Configure Kubernetes cluster for Azure Machine Learning

APPLIES TO: Python SDK azure-ai-ml v2 (preview)

APPLIES TO: Azure CLI ml extension v2 (current)

Azure Machine Learning Kubernetes compute enables you to run training jobs such as AutoML, pipeline, and distributed jobs, or to deploy models as online endpoint or batch endpoint. Azure ML Kubernetes compute supports two kinds of Kubernetes cluster:

  • Azure Kubernetes Services (AKS) cluster in Azure. With your own managed AKS cluster in Azure, you can gain security and controls to meet compliance requirement as well as flexibility to manage teams' ML workload.
  • Azure Arc-enabled Kubernetes (Arc Kubernetes) cluster. With Arc Kubernetes cluster, you can train or deploy models in any infrastructure on-premises, across multi-cloud, or the edge.

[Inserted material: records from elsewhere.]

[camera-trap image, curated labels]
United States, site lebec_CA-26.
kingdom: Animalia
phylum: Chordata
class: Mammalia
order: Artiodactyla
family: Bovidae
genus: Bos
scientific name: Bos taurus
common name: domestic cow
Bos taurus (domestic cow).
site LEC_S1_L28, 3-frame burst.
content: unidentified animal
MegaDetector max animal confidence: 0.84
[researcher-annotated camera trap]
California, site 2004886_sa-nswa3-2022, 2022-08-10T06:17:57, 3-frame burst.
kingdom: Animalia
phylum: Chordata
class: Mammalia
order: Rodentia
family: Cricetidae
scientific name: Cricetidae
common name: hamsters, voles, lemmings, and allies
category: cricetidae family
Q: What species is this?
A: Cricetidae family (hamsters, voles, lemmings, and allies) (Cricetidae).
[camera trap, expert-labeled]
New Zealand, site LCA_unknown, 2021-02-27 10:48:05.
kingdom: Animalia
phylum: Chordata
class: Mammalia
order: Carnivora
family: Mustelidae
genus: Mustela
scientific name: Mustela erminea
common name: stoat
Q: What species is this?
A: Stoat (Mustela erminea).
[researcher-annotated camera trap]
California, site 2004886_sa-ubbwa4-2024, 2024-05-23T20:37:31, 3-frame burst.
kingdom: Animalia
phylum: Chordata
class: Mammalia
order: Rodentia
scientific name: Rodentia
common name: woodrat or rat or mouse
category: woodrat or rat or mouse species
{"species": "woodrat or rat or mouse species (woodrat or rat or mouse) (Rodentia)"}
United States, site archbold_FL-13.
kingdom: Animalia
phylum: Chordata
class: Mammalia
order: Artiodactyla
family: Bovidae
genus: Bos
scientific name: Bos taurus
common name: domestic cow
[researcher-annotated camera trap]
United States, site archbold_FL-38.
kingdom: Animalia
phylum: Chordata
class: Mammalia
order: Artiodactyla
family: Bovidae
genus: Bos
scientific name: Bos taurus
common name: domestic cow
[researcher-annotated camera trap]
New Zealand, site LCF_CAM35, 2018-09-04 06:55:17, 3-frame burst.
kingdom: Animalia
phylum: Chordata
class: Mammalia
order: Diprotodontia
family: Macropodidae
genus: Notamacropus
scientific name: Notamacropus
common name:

In this article, you can learn about steps to configure an existing Kubernetes cluster for Azure Machine Learning:

Prerequisites

  • An AKS cluster is up and running in Azure.
  • or an Arc Kubernetes cluster is up and running. Follow instructions in connect existing Kubernetes cluster to Azure Arc.
    • if this is Azure RedHat OpenShift Service (ARO) cluster or OpenShift Container Platform (OCP) cluster, please ensure to satisfy additional prerequisite step here.
  • The Kubernetes cluster must have minimum of 4 vCPU cores and 8GB memory.
  • Cluster running behind an outbound proxy server or firewall needs additional network configurations
  • Install or upgrade Azure CLI to version 2.24.0 or higher.
  • Install or upgrade Azure CLI extension k8s-extension to version 1.2.3 or higher.

Limitations

Deploy AzureML extension to Kubernetes cluster

AzureML extension consists of a set of system components deployed to your Kubernetes cluster in azureml namespace, so you can enable your cluster to run an Azure ML workload - model training jobs or model endpoints. You can use an Azure CLI command k8s-extension create to deploy AzureML extension. General available (GA) version of AzureML extension is version 1.1.1 or higher.

For a detailed list of AzureML extension system components, see AzureML extension components.

To deploy AzureML extension with CLI, use az k8s-extension create command passing in values for the mandatory parameters.

We list 4 typical extension deployment scenarios for reference. To deploy extension for your production usage, please carefully read the complete list of configuration settings.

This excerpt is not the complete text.